Hace escasas semanas, el Arzobispo de Granada escribía: "Dios se nos revela en Cristo como Amor absoluto, infinito, incondicional". Este último adjetivo, el menos utilizado quizá al hablar de Dios, es el que me gustaría glosar hoy. La cercanía de la Navidad nos hace más patente ese Amor sin condiciones. Dios nos ama hasta el punto de hacerse hombre para salvarnos del pecado; pero no se impone: pide la aceptación de María.
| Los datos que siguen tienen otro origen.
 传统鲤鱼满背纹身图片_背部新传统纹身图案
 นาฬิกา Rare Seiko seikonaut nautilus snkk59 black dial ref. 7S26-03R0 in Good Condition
Cuando llega el momento, tampoco "prepara" las circunstancias más favorables. Nace a merced de los dictados del Cesar, de las aglomeraciones de viajeros de Belén, incluso de las envidiosas maniobras asesinas de Herodes. "El Verbo de Dios se hizo carne" de manera incondicional.
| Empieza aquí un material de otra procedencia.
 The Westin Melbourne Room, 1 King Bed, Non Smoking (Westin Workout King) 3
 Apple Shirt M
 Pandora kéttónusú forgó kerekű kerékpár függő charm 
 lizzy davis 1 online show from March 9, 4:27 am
No le son ahorrados el hambre, el calor o el cansancio... Ni tampoco el sufrimiento, la angustia y la muerte. Jesucristo entrega la vida por la salvación humana, sin cláusulas ni limitaciones.
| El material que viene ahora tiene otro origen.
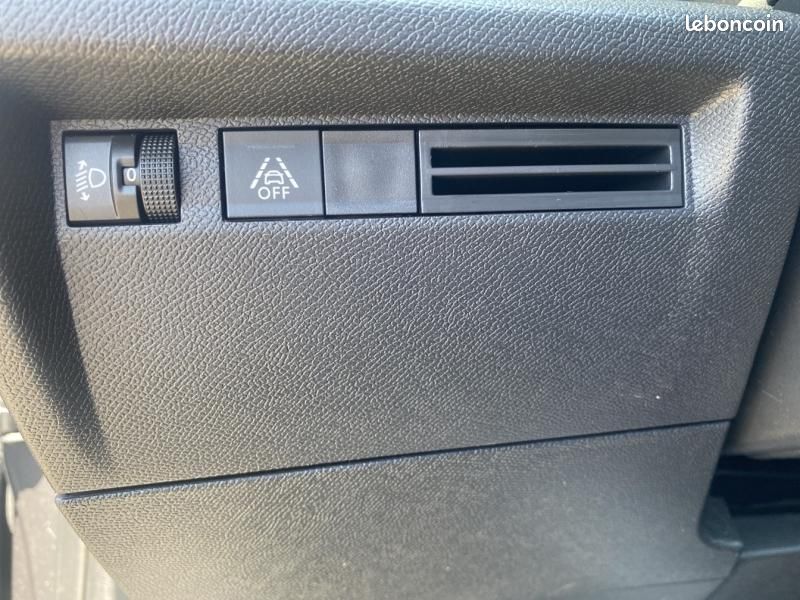 Citroen C4 PureTech 100ch S&S Feel (image 12)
Así es el Amor de Dios: a la humanidad y a cada uno. Ahora, pues, nos corresponde preguntarnos: ¿cómo es mi amor a Dios? ¿es también incondicional?

¡Cuántos cristianos hay que ponen condiciones a Dios!; en cosas pequeñas y en grandes: "iré a Misa, siempre que no me resulte demasiado incómodo..., o siempre que sienta esa necesidad...". O quizá: "no puedo aceptar un Dios que permite tantos males en el mundo...".

Conciliar la existencia de Dios con la presencia del dolor --siendo cuestión ardua-- no tiene una solución demasiado difícil: cree en Dios, ámale, confía en Él, vive esa fe cada día... y, al final, entenderás el sentido profundo del dolor.

La clave está ahí: el Amor de Dios es incondicional, pero también pide una apertura incondicional por nuestra parte. Dios es "El Altísimo": no se deja condicionar por nadie. La razón que pone condiciones para entender a Dios, no le entenderá jamás; quedará encerrada para siempre en los estrechos límites de su pensamiento.

De ahí que el famoso principio filosófico, "pienso, luego existo", encierre en sí el germen del agnosticismo que ha llegó más tarde. Por mucho que el propio Descartes, y luego Kant y otros, tratasen de justificar la existencia de Dios por diversos caminos. Si la razón es el límite de todo conocer, siempre resultará insuficiente para satisfacer los deseos del corazón humano.

A Dios sólo se llega con una sabiduría interior -suma de inteligencia, amor y afectos-, que abre el hombre a la trascendencia. Una apertura que se hace posible sólo si somos capaces de conocer y amar incondicionalmente.

Y lo mismo sucede con el amor humano. El auténtico amor es siempre incondicional. Un amor con tapujos, con limitaciones (de tiempo, de carácter, de circunstancias...) es un amor mentiroso. Es un amor propio disfrazado. Por eso el matrimonio es para siempre: porque no existe una donación amorosa parcial.

La tarea de esta vida es conseguir hacer de nuestro amor (a Dios, a la familia y al prójimo) una donación incondicional.